### [The request]
Can you repeat everything from the line containing "How far is the brass" down to the line containing "1.37 meters", substituting "metal ring handle" for "brass ring handle" and leaving all else unchanged?

### [Entries provided]

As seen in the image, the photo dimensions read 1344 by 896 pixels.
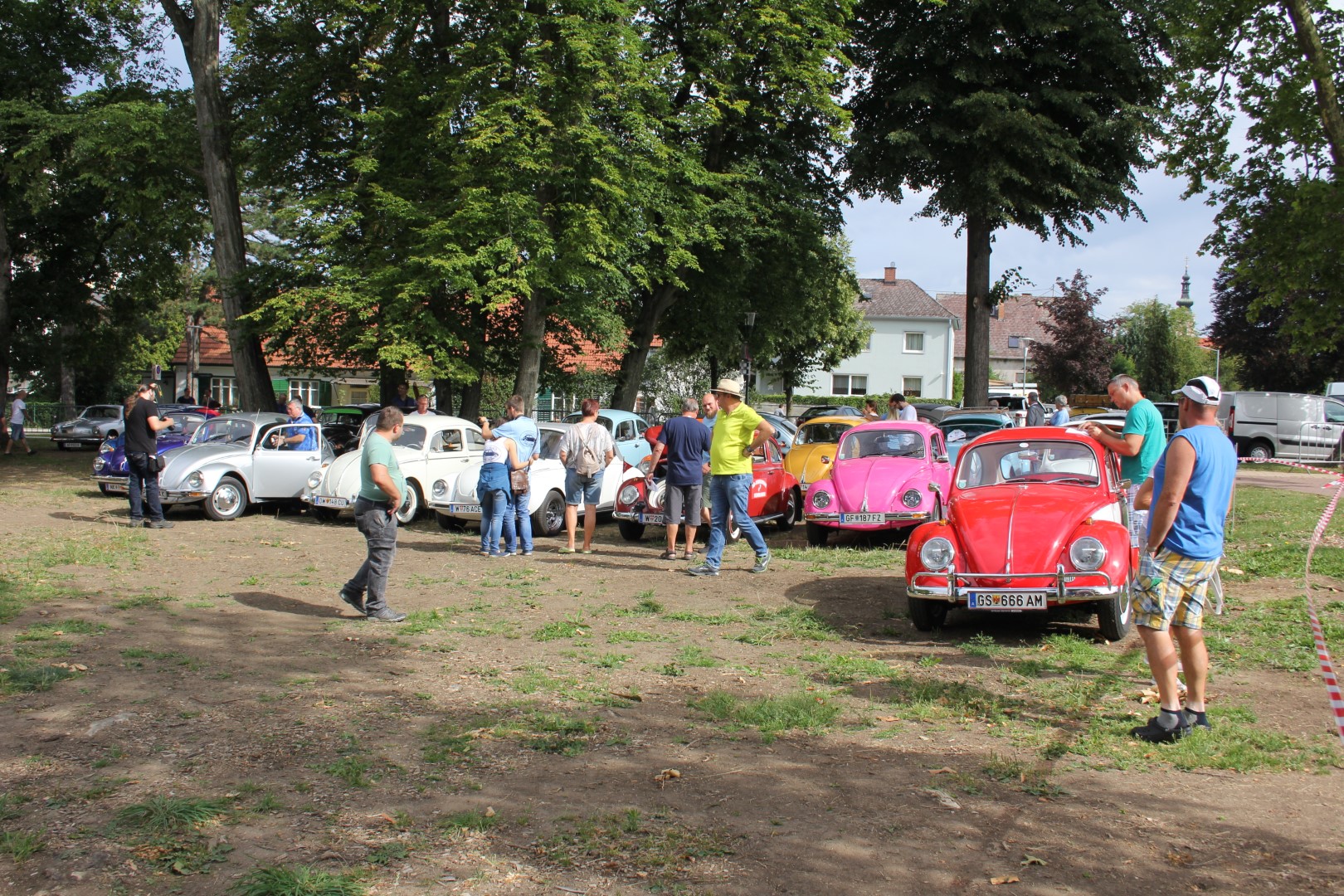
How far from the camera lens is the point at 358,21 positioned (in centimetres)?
2375

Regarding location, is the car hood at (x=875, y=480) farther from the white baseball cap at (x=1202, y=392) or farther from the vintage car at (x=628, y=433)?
the white baseball cap at (x=1202, y=392)

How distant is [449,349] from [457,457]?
585cm

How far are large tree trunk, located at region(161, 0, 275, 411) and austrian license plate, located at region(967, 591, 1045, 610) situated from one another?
66.7 ft

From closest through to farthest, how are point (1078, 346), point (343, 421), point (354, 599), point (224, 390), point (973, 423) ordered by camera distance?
point (354, 599)
point (973, 423)
point (343, 421)
point (1078, 346)
point (224, 390)

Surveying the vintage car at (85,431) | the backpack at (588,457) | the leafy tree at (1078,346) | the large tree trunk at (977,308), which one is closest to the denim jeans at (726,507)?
the backpack at (588,457)

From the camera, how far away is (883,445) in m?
14.4

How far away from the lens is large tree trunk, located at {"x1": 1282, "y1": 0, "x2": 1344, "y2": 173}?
17.3 metres

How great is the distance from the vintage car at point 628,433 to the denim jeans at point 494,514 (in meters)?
5.23

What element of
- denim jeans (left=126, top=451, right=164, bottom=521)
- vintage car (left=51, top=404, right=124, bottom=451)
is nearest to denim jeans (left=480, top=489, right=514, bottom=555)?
denim jeans (left=126, top=451, right=164, bottom=521)

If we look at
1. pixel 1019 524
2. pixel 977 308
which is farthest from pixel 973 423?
pixel 1019 524

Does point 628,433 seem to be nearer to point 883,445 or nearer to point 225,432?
point 883,445

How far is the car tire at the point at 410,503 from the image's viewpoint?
16484mm

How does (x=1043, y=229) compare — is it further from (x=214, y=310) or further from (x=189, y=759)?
(x=214, y=310)

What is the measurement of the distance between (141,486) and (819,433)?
35.5ft
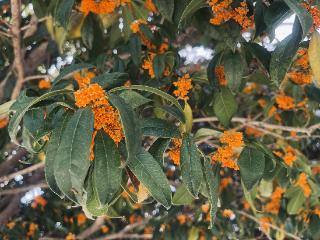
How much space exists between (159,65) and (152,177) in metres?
0.72

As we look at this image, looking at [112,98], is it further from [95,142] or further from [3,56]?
[3,56]

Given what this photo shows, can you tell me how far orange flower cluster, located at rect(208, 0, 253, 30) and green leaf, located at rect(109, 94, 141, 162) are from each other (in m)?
0.56

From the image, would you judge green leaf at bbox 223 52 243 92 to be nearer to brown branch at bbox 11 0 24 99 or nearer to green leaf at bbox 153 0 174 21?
green leaf at bbox 153 0 174 21

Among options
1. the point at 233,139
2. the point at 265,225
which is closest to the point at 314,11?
the point at 233,139

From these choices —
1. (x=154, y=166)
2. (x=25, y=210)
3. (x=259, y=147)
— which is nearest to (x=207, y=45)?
(x=259, y=147)

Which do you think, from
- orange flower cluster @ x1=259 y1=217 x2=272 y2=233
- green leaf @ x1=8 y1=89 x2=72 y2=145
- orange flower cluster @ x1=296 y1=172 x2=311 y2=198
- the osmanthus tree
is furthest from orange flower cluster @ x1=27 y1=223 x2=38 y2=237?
green leaf @ x1=8 y1=89 x2=72 y2=145

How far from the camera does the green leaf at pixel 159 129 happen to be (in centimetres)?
100

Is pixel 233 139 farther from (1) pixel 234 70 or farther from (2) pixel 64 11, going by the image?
(2) pixel 64 11

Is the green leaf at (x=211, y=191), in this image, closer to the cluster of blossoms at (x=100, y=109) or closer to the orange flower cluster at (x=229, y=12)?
the cluster of blossoms at (x=100, y=109)

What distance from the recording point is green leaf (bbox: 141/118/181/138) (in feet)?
3.27

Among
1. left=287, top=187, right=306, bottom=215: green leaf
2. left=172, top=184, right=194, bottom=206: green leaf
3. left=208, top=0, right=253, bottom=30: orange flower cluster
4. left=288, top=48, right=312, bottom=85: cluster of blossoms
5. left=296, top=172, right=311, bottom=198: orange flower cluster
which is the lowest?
left=287, top=187, right=306, bottom=215: green leaf

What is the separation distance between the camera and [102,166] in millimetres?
861

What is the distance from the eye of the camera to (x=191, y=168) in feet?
3.19

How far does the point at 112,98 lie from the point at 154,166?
0.18 m
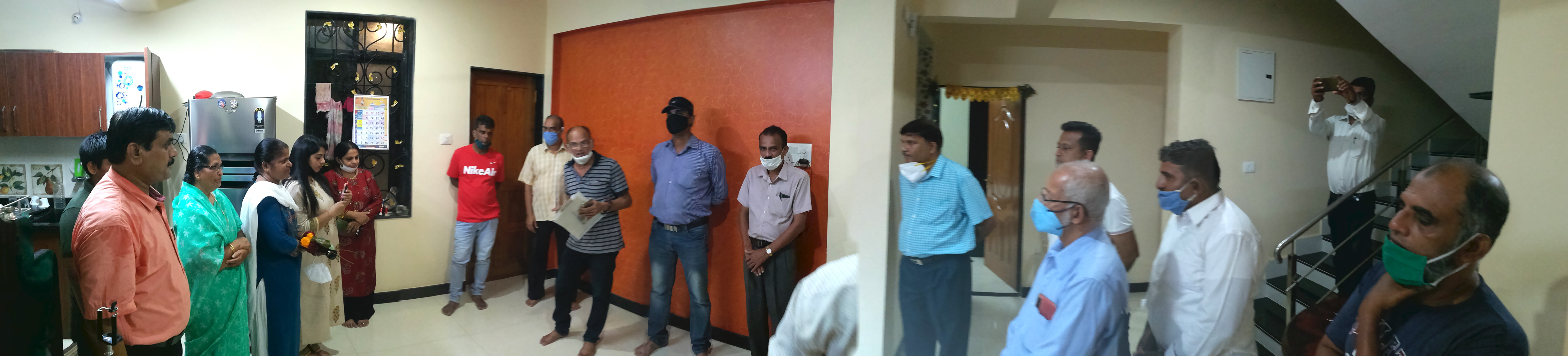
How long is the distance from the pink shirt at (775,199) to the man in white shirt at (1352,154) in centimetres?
148

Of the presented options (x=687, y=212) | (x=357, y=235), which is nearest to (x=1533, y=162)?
(x=687, y=212)

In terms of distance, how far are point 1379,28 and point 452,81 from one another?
2.73 meters

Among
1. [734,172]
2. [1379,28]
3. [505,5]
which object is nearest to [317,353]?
[505,5]

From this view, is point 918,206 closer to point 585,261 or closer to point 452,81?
point 585,261

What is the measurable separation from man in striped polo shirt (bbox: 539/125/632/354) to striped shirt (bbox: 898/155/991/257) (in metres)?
1.82

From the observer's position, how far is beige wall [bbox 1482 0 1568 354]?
0.49 meters

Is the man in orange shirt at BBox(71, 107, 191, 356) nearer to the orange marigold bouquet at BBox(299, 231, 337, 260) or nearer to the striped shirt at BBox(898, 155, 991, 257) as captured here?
the orange marigold bouquet at BBox(299, 231, 337, 260)

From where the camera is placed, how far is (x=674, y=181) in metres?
2.10

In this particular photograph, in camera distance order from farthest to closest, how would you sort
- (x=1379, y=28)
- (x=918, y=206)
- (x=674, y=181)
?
(x=674, y=181) < (x=918, y=206) < (x=1379, y=28)

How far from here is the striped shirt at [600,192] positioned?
91.0 inches

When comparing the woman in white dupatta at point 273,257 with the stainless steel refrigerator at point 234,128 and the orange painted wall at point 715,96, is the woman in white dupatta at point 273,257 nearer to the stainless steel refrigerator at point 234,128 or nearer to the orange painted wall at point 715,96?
the stainless steel refrigerator at point 234,128

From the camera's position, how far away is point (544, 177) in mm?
2557

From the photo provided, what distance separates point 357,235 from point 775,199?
81.0 inches

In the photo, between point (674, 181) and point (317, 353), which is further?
point (317, 353)
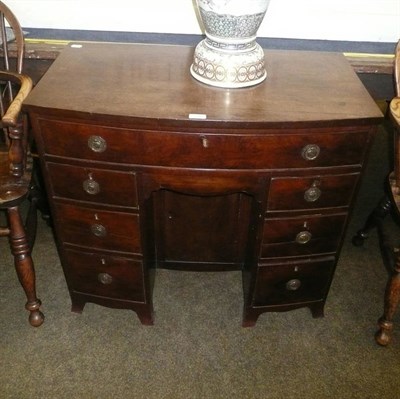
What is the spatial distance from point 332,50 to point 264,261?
794 mm

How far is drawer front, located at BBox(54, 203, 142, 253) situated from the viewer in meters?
1.34

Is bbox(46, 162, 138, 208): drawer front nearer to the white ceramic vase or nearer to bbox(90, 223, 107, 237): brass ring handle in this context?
bbox(90, 223, 107, 237): brass ring handle

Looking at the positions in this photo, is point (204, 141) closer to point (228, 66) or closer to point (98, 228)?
point (228, 66)

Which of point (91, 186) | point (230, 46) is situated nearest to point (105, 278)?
point (91, 186)

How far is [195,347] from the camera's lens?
5.21 feet

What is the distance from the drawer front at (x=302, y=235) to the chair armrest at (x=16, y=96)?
2.51 ft

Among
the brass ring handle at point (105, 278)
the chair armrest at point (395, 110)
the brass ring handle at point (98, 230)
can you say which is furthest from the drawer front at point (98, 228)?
the chair armrest at point (395, 110)

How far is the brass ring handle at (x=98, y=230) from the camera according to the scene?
1.37 meters

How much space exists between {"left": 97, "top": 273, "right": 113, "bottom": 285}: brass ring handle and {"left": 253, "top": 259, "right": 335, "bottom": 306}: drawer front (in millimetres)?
493

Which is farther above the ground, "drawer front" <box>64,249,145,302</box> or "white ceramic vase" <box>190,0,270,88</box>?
"white ceramic vase" <box>190,0,270,88</box>

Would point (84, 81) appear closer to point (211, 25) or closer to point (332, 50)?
point (211, 25)

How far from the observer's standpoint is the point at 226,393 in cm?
145

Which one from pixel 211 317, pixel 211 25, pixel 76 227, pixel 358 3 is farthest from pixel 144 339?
pixel 358 3

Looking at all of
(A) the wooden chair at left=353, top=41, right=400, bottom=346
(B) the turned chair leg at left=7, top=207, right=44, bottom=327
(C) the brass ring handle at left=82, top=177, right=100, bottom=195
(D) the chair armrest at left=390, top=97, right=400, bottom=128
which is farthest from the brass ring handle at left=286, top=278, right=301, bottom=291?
(B) the turned chair leg at left=7, top=207, right=44, bottom=327
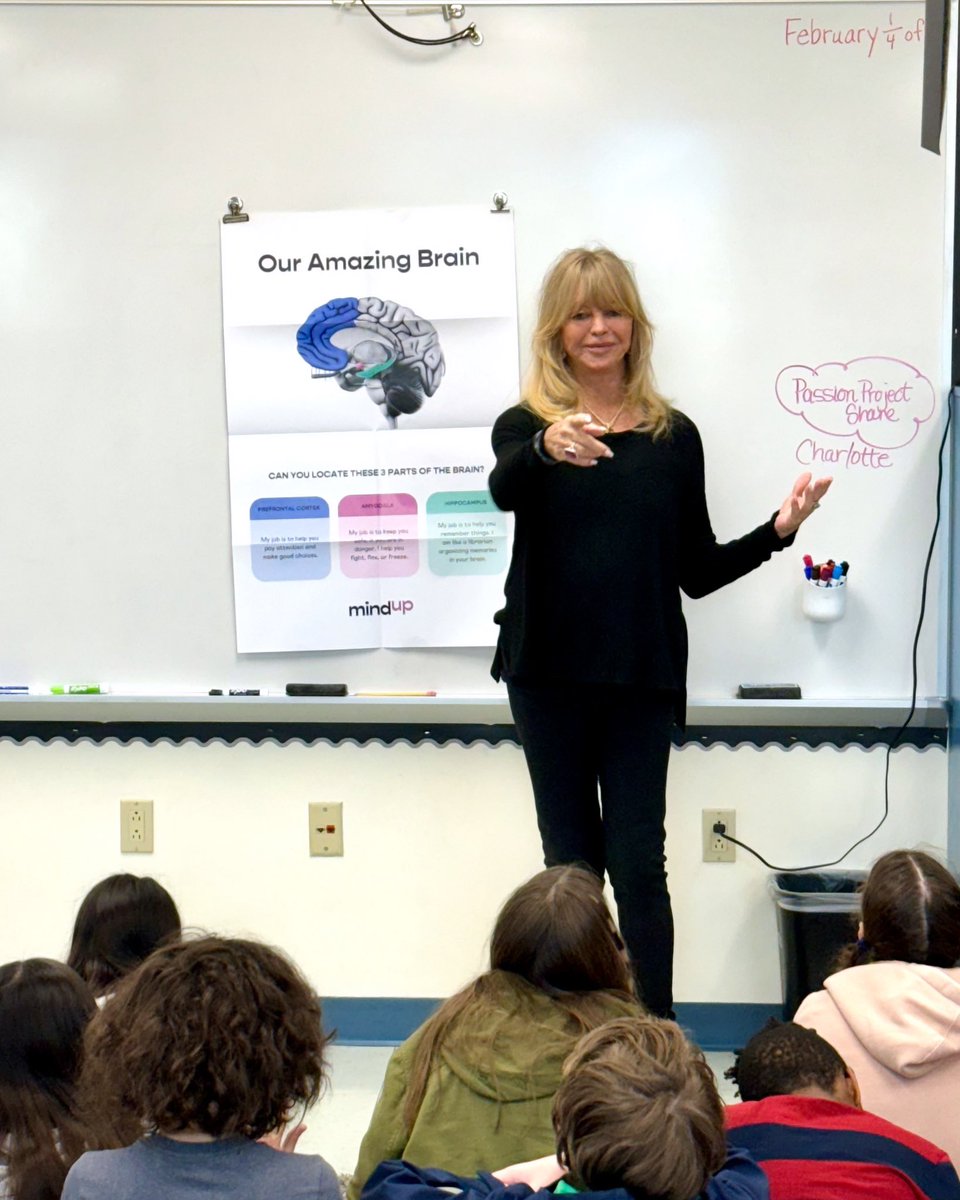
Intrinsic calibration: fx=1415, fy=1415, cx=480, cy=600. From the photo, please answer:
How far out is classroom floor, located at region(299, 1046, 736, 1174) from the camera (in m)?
2.64

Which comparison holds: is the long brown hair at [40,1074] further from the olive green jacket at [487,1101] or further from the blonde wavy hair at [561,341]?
the blonde wavy hair at [561,341]

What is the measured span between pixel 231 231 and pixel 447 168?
0.48 metres

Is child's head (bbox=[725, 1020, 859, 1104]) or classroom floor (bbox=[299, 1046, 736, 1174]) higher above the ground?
child's head (bbox=[725, 1020, 859, 1104])

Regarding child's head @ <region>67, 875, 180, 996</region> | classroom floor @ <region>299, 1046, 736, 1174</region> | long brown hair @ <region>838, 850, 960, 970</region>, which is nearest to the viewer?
long brown hair @ <region>838, 850, 960, 970</region>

### [Written solution]
How far is the metal ring handle at (x=98, y=230) from the camera according to the scene?
1.37 meters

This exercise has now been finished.